Starting with one of my first modules of level one, which was based purely on writing (and the most useful yet), and probably one of the first places that taught us how to write to companies, to the placements office (probably the least useful yet), we have been stressed to the importance of formal letter writing and a well-presented CV. However, after an email I received and a book I read this week, I felt it necessary to argue this.
We have learned that an interesting press-pack can sell a news release or event invitation, as apparently, imaginative (or not so in my case) applications can work for gaining a job.

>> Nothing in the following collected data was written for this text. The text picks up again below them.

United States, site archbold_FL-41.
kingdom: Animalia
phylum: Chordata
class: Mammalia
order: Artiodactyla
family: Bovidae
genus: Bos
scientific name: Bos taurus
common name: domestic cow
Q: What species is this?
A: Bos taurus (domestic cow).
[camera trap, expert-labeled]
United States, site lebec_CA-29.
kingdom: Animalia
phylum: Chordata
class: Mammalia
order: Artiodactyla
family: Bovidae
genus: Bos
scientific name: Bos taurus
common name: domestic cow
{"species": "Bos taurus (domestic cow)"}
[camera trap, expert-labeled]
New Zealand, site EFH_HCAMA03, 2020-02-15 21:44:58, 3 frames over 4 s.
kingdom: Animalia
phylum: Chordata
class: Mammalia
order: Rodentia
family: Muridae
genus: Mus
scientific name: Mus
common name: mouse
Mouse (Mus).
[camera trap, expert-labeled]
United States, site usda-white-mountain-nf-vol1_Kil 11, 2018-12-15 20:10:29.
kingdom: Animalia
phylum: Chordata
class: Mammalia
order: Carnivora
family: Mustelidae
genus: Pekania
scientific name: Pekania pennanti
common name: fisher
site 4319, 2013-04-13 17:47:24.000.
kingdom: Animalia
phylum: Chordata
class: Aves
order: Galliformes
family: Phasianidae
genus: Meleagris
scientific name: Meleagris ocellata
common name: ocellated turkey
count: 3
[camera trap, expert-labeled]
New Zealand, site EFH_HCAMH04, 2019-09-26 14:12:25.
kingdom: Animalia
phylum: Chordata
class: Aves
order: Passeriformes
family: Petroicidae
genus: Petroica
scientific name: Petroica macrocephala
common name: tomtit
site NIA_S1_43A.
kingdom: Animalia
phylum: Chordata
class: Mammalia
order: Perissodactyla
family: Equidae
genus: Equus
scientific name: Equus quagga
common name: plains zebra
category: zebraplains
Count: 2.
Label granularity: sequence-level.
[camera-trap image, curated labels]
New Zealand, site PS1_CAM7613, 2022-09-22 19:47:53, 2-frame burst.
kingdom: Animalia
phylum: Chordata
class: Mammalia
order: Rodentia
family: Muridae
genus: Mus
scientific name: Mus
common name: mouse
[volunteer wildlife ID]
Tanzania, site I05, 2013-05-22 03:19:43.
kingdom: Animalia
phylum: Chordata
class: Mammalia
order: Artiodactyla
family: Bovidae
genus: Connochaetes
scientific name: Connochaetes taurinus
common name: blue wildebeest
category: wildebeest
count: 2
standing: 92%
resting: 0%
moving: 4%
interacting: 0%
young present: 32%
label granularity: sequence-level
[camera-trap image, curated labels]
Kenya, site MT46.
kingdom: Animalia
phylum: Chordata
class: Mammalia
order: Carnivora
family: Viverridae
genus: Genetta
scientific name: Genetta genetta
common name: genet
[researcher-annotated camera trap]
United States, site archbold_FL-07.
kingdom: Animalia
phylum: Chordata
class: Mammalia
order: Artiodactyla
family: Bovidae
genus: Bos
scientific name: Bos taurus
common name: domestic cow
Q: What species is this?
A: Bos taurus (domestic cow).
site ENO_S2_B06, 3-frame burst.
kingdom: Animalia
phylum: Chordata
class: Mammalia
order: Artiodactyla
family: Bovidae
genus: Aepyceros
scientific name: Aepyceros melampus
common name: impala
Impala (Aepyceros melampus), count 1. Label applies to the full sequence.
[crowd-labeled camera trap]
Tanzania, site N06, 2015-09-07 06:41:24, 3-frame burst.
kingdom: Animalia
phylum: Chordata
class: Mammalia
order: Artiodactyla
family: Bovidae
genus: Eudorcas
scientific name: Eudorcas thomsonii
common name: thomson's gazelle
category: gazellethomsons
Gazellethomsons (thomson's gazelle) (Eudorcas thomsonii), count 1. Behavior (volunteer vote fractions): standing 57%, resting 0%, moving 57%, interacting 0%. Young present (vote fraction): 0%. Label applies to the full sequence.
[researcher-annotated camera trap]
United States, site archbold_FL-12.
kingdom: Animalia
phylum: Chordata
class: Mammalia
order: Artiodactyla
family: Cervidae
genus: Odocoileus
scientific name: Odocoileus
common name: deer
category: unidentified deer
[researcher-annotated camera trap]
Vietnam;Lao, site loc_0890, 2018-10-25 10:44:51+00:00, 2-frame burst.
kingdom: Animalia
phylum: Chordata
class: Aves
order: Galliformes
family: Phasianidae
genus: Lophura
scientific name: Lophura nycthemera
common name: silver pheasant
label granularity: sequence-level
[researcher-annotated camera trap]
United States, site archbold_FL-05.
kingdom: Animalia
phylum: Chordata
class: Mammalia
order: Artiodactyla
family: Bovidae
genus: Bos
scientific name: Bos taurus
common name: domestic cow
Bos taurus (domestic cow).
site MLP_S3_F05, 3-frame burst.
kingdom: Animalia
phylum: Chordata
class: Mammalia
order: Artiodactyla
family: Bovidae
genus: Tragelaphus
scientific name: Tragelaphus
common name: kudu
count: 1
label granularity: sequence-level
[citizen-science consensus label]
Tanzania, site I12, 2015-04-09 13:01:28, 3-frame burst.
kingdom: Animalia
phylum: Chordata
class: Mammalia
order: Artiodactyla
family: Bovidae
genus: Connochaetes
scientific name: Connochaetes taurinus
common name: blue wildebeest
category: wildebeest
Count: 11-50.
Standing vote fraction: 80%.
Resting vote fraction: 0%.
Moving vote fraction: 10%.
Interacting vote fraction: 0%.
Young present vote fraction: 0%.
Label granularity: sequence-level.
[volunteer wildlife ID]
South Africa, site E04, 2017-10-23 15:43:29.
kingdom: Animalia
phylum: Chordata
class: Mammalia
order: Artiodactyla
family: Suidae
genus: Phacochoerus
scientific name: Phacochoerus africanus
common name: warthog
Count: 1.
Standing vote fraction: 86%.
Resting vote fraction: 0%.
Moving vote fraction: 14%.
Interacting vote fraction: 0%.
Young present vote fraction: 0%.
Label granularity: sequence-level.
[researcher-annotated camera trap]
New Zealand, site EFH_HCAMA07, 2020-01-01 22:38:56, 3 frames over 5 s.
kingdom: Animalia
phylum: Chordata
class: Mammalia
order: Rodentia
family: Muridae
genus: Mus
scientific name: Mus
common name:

Mark Borkowski’s book, The Fame Formula, Sidgwick & Jackson, 2008, states how an original, hand-written letter is so unusual in today’s world, some recipients rather appreciate it: ‘For years his press releases and pitches came hand-written, even after the rise of the personal computer…Alan Alda told The New York Times, “In this age of mass communications, I think people appreciate his hand written letters”. ’
Coincidentally before reading this, I happened to (half-jokingly as I didn’t expect anyone appropriate to see it) request a work placement with the Conservative’s media department, simply by adding a rather untidy and rushed ‘PS’ to the ‘ask David Cameron a question’ piece of paper I filled out at last week’s Q&A session.
While (still) waiting for a response to my original question, I received an email from Steve Naylor, Regional Press Officer for the CCHQ, offering me an informal chat about working for them.
Perhaps this shows we should keep an open mind with applications and, like my case, take any opportunity possible to mention your interest. However inappropriate it may seem, it’s easy to follow it up with a CV later, and you never know who might take you seriously.